DOCUMENT SEGMENT:
++++
When I spoke of polenta and grits being sisters, they are… in sort of a “same mother, different father” kind of sense. Both come from dried and ground kernels of corn. Both result in creamy-textured dopeness. Both are experiencing major gentrification right now… and both come with their own emotional baggage.

Cayenne’d Grit Cakes with Chicken and Tomatillo Salsa

Just like grits for Black Americans, polenta carries its own baggage for Italians and Mexicans. For many, it represents a time of eating ground up corn because you couldn’t afford anything else. There’s an attachment to being able to live in a way that allows you to safely turn up your nose to polenta, and know that you’ll still have a moderately full refrigerator to go home to at night. The same could be said for some Caribbeans who frown upon eating porridge, because it represents an era where you didn’t have anything else. My mother, who grew up with 6 siblings on a one-person income, refuses to even consider buying navy beans. In fact, I remember her exact words:

“They were a dollar a pound. We used to eat them every day. I’ll be damned if I eat them now.”
++++
PROVIDED DATA:
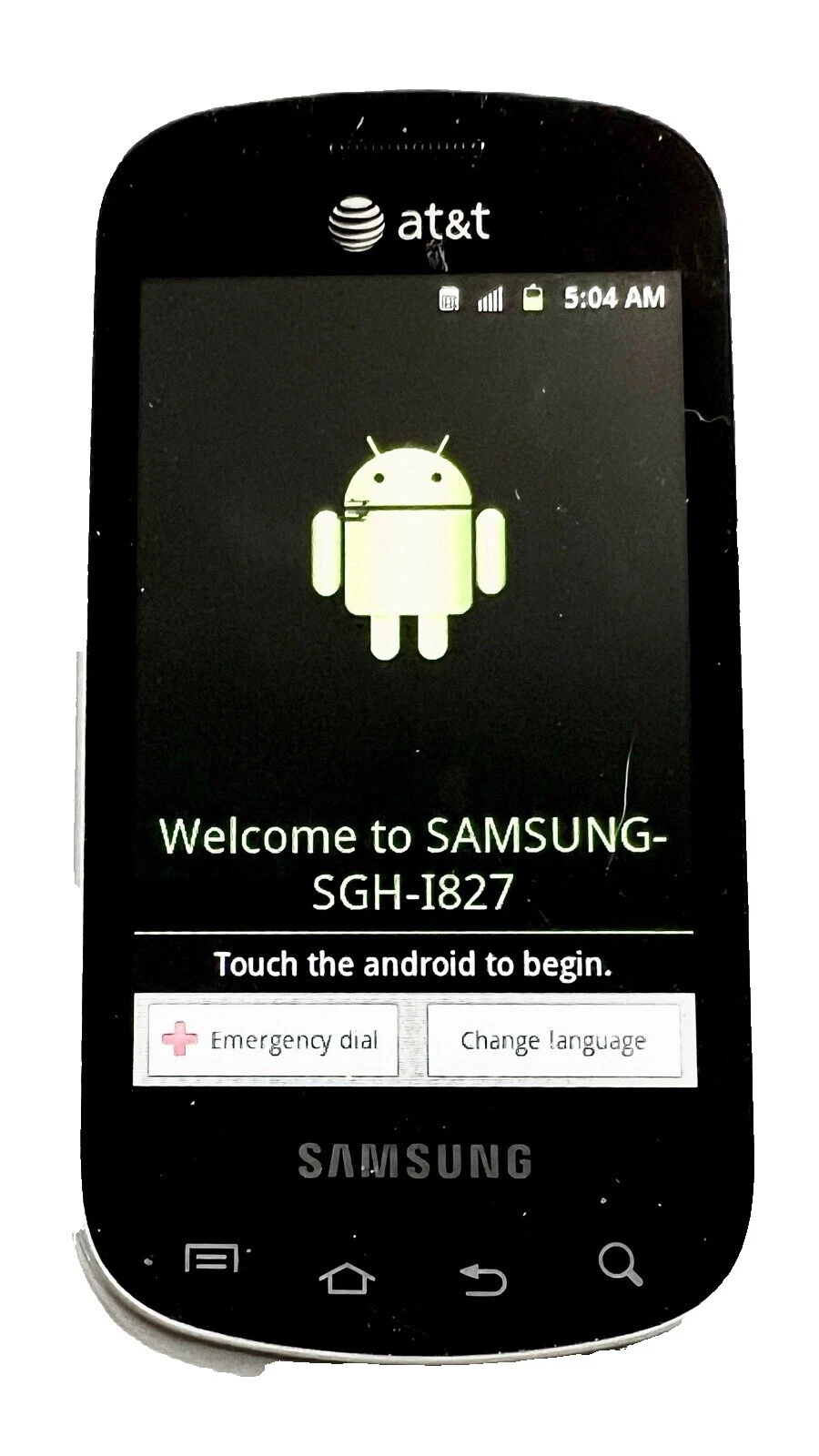 Samsung 4 GB Slider Cell Phones & Smartphones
++++
Return the passage about polenta and grits above word for word, in full.

TASK ANSWER:
When I spoke of polenta and grits being sisters, they are… in sort of a “same mother, different father” kind of sense. Both come from dried and ground kernels of corn. Both result in creamy-textured dopeness. Both are experiencing major gentrification right now… and both come with their own emotional baggage.

Cayenne’d Grit Cakes with Chicken and Tomatillo Salsa

Just like grits for Black Americans, polenta carries its own baggage for Italians and Mexicans. For many, it represents a time of eating ground up corn because you couldn’t afford anything else. There’s an attachment to being able to live in a way that allows you to safely turn up your nose to polenta, and know that you’ll still have a moderately full refrigerator to go home to at night. The same could be said for some Caribbeans who frown upon eating porridge, because it represents an era where you didn’t have anything else. My mother, who grew up with 6 siblings on a one-person income, refuses to even consider buying navy beans. In fact, I remember her exact words:

“They were a dollar a pound. We used to eat them every day. I’ll be damned if I eat them now.”